- Exercise task -
Repeat exactly, and only, the lines from the one holding "What is the precise" through the last line of the records below.

Records from a data collection
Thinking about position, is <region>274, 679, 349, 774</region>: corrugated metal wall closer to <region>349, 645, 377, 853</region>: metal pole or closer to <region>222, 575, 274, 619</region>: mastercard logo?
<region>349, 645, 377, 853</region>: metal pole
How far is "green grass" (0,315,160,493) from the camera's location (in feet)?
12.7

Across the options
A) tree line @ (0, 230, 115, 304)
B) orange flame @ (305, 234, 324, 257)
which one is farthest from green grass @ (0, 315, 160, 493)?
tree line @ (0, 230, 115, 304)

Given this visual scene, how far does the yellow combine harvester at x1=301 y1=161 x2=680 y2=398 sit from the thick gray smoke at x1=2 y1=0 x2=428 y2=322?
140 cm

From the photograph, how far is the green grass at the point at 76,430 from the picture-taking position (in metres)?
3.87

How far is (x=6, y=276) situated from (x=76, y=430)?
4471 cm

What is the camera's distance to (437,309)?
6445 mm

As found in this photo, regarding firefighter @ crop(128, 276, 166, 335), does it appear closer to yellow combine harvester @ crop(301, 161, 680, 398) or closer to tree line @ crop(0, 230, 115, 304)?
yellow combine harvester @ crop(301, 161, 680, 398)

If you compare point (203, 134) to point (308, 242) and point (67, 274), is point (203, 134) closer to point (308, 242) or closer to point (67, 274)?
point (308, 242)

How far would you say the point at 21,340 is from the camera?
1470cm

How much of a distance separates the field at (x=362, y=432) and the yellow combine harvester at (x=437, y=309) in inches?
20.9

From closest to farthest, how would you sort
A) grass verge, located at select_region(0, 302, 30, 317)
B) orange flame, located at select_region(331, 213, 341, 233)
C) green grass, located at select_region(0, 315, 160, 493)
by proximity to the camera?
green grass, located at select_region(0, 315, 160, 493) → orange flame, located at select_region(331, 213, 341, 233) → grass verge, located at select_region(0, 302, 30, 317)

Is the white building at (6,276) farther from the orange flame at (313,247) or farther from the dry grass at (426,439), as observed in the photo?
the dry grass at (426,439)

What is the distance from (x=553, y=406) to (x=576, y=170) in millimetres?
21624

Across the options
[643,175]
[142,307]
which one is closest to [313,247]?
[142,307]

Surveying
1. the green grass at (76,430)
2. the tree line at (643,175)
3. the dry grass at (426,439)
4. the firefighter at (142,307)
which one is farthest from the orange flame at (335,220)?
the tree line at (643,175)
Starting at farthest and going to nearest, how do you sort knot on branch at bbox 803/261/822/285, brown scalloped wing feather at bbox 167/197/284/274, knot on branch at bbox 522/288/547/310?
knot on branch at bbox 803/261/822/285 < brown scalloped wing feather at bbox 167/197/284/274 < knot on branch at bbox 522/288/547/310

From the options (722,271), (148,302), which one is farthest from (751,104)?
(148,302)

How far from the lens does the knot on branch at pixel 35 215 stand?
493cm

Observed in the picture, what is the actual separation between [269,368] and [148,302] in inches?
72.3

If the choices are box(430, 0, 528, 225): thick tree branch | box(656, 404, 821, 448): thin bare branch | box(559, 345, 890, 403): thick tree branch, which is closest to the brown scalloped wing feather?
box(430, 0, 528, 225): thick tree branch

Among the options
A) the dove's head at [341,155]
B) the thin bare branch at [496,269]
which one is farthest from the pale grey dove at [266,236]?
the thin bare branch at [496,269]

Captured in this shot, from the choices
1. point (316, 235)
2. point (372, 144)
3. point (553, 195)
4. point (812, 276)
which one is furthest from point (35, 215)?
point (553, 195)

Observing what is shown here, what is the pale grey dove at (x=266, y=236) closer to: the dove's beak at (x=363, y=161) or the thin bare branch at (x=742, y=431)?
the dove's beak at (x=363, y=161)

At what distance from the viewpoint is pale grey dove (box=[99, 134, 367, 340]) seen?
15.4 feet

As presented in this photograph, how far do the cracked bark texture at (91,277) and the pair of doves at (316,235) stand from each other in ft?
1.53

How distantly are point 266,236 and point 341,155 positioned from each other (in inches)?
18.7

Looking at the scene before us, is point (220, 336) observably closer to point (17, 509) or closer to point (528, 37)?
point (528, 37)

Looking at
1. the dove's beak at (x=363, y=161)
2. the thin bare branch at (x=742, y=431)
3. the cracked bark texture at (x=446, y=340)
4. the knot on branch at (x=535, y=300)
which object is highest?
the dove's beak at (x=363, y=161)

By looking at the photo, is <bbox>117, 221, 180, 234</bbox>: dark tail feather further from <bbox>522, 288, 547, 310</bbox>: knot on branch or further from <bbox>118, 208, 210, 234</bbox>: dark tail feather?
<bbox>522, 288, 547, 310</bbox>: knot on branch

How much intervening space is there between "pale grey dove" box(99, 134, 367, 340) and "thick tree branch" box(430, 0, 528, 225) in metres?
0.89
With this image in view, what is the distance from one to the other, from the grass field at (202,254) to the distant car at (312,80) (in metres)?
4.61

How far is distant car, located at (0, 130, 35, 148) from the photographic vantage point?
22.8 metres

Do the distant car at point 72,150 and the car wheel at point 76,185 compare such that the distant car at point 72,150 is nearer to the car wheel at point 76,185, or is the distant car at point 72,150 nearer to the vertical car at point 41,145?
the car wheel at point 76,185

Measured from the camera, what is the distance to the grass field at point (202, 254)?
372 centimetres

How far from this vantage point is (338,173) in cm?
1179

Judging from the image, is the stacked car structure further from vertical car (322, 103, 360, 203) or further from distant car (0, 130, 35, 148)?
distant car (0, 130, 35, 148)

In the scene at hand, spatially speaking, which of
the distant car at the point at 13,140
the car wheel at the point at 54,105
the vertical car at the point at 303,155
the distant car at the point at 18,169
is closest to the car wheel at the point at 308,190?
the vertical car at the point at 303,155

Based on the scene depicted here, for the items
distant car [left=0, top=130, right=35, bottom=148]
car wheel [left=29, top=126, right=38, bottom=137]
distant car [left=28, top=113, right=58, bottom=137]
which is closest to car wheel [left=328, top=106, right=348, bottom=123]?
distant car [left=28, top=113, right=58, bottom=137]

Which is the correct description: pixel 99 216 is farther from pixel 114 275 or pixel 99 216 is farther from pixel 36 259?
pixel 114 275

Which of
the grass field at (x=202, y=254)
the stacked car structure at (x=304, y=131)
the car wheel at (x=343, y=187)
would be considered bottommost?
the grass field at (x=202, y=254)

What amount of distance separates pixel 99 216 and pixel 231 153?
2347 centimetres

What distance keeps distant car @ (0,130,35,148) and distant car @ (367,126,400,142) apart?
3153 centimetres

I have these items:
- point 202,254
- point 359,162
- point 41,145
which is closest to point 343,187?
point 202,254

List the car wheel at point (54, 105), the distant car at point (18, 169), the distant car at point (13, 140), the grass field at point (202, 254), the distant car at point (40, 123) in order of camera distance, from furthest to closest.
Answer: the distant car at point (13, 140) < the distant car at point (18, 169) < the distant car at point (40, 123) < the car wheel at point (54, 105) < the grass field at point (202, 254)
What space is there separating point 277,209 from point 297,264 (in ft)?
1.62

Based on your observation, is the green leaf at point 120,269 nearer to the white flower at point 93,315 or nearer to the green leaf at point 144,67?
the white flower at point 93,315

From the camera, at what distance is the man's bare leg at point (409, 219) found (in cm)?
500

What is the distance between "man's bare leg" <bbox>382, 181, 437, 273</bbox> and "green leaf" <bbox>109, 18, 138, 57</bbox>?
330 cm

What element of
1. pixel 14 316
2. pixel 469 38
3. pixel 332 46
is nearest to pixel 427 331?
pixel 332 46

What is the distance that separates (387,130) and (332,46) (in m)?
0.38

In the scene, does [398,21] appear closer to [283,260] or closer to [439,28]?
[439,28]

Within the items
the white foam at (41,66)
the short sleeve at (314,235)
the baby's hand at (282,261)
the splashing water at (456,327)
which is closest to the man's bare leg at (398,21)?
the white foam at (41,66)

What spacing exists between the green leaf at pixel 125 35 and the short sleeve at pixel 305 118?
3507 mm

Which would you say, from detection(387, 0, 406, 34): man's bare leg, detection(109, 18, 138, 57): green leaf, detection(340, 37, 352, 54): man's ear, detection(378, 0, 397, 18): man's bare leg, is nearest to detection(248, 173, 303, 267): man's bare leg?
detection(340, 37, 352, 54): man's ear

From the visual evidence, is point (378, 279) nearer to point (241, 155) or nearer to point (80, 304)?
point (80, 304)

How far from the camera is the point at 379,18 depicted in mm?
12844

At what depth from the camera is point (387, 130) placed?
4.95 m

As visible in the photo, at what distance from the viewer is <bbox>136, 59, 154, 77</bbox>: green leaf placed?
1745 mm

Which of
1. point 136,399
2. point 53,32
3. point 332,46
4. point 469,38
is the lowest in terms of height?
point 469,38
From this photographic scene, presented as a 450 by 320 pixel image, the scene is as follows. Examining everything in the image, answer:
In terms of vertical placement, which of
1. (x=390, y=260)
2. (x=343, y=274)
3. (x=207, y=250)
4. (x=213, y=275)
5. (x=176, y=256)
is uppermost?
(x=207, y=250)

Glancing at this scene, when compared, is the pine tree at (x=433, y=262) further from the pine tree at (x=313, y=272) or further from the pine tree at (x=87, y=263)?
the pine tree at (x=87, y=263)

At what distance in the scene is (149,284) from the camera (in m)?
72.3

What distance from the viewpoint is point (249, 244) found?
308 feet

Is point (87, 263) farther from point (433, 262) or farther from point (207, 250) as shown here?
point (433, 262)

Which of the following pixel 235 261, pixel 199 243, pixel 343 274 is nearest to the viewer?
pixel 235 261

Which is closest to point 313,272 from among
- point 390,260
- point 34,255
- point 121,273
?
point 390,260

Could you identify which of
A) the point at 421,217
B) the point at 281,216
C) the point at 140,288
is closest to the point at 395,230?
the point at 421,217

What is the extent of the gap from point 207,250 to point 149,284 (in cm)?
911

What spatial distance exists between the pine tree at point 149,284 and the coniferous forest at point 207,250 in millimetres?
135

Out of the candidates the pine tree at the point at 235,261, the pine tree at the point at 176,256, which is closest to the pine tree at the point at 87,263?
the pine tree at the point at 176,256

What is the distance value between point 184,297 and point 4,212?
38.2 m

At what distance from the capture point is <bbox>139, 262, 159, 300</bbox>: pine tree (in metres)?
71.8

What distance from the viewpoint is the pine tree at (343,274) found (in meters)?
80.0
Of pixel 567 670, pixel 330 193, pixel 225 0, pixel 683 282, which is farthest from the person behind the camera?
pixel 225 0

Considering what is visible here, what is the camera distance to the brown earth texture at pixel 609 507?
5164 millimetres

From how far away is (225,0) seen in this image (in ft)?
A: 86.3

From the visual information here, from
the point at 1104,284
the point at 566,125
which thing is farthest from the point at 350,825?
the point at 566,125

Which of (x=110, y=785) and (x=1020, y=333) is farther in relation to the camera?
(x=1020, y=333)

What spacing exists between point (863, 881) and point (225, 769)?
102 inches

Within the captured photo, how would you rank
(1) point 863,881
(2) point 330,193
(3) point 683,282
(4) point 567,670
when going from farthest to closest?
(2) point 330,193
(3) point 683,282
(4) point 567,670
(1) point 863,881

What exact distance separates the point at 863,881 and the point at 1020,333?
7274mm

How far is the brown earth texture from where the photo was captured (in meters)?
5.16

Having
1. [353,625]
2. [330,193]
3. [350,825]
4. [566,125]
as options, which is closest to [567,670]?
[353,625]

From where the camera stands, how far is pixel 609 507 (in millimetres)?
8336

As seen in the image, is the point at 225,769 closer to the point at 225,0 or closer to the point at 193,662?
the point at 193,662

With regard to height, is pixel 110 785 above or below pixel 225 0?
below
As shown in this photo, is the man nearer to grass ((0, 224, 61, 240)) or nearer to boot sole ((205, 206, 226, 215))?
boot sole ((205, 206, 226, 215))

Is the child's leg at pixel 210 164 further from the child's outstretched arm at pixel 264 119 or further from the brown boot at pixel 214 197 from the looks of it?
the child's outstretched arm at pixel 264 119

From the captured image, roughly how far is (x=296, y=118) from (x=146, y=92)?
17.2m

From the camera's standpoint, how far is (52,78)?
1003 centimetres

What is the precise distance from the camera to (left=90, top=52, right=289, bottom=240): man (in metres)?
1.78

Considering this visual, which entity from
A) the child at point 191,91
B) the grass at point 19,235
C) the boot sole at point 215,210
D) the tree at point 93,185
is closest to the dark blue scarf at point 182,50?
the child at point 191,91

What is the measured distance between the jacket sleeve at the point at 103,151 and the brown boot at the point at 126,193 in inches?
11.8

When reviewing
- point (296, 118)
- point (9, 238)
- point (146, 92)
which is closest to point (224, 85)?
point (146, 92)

- Result of the exercise -
What is the precise distance from the camera to (left=90, top=52, right=289, bottom=240): man (in metres)?
1.78

Considering this visual, which entity from
A) the child at point 191,91
B) the grass at point 19,235
C) the boot sole at point 215,210
D) the tree at point 93,185
is closest to the dark blue scarf at point 182,50?
the child at point 191,91

What is the measured distance between the jacket sleeve at the point at 103,151 and the brown boot at the point at 126,193 in inches?
11.8

When reviewing
- point (296, 118)
- point (9, 238)
- point (146, 92)
which is closest to point (224, 85)?
point (146, 92)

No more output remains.